* **Ausgewählter Auszug**:
- - -
Dass die zur Entprivilegierung führende Abstandsregelung („10 H”) als solche noch nicht verfassungswidrig ist, leitet der BayVerfGH daraus ab, dass der räumliche Anwendungsbereich für den Privilegierungstatbestand des § 35 Abs. 1 Nr. 5 BauGB zwar durch die 10-H-Regelung erheblich eingeschränkt, nicht aber beseitigt werde. Für moderne Windkraftanlagen mit einer Höhe von 200 m verbleibt bei Anwendung der 10-H-Regelung eine Rest-„Bruttofläche” von 1,7 % der Landesfläche. Zwar müssen davon noch diejenigen Bereiche abgezogen werden, in denen Windenergieanlagen trotz ihrer Privilegierung aus anderen – z. B. naturschutzrechtlichen – Gründen als dem fehlenden Abstand nicht zugelassen oder betrieben werden können, sodass für 200 m hohe Anlagen faktisch nurmehr 0,05 % (Berechnung des Bundesverbandes Windenergie) oder 0,01 % der Landesfläche (Berechnung der Obersten Baubehörde im Bayerischen Staatsministerium des Innern, für Bau und Verkehr) verbleiben. Das irritiert den BayVerfGH nicht. Denn den Landesgesetzgeber, so das Gericht, treffe aus der bundesrechtlichen Öffnungsklausel nicht die Verpflichtung, die in Betracht kommenden Außenbereichsflächen wie ein Planungsträger im Rahmen von § 35 Abs. 3 Satz 3 BauGB auf ihre Eignung für Windenergienutzung zu bewerten und nach einer Abwägung als Planergebnis den Mindestabstand so festzulegen, dass der Windenergie substanziell Raum verbliebe.
- - -
* **Vorliegende Zeilen**:
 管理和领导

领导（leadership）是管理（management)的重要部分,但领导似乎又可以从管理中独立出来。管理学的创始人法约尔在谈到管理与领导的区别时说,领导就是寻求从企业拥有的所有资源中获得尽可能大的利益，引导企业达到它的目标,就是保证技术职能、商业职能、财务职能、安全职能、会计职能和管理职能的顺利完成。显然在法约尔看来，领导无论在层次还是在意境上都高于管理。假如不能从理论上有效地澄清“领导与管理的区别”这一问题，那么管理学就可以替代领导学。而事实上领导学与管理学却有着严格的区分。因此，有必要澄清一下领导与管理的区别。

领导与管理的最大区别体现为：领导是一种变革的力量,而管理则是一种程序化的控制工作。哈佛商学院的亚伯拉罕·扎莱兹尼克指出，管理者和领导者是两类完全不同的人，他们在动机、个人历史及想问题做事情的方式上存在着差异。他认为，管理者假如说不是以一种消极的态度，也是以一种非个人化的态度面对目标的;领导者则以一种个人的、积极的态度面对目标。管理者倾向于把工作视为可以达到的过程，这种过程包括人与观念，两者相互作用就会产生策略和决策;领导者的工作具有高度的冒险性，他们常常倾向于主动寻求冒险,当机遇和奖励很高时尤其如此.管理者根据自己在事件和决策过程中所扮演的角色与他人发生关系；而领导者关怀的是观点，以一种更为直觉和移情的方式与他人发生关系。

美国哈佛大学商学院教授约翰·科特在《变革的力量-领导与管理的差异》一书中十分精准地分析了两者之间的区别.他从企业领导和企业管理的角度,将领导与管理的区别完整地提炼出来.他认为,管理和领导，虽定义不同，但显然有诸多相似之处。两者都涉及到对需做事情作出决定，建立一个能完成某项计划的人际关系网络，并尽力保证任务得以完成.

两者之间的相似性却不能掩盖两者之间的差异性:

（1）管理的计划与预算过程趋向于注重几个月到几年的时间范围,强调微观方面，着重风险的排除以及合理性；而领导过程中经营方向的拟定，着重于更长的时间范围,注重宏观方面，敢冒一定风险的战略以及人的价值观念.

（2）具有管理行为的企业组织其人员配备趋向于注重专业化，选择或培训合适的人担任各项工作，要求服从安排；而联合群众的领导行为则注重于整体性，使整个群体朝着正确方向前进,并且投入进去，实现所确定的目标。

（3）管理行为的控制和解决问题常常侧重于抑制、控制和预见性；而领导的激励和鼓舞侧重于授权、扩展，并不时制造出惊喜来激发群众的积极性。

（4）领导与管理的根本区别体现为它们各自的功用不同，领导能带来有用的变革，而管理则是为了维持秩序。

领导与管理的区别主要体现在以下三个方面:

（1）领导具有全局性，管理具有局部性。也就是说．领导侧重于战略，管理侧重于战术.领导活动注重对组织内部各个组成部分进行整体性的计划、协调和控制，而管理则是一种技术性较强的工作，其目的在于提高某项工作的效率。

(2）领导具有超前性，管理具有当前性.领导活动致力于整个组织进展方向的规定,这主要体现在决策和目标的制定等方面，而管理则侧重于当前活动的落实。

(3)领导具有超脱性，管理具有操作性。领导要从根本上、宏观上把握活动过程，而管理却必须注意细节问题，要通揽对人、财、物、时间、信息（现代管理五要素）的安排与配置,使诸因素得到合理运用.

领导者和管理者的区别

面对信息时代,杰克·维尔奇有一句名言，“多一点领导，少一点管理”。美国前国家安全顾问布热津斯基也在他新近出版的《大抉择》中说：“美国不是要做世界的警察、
- - -
* **Aufgabenstellung**: Stimmen die Aussagen 1. bis 3. mit dem Auszug zur 10-H-Regelung überein? Beantworten Sie jede mit Ja oder Nein und zitieren Sie wörtlich die entscheidenden Worte des Auszugs. 1. Für 200 m hohe Windkraftanlagen bleibt bei Anwendung der 10-H-Regelung eine Bruttofläche von 1,7 % der Landesfläche. 2. Der BayVerfGH hält die Abstandsregelung als solche für verfassungswidrig. 3. Die Berechnung der Obersten Baubehörde ergibt für 200 m hohe Anlagen faktisch 0,05 % der Landesfläche.

* **Schriftliche Antwort**:
1. Ja: „Für moderne Windkraftanlagen mit einer Höhe von 200 m verbleibt bei Anwendung der 10-H-Regelung eine Rest-„Bruttofläche” von 1,7 % der Landesfläche.“
2. Nein: „als solche noch nicht verfassungswidrig ist“
3. Nein: „0,01 % der Landesfläche (Berechnung der Obersten Baubehörde im Bayerischen Staatsministerium des Innern, für Bau und Verkehr)“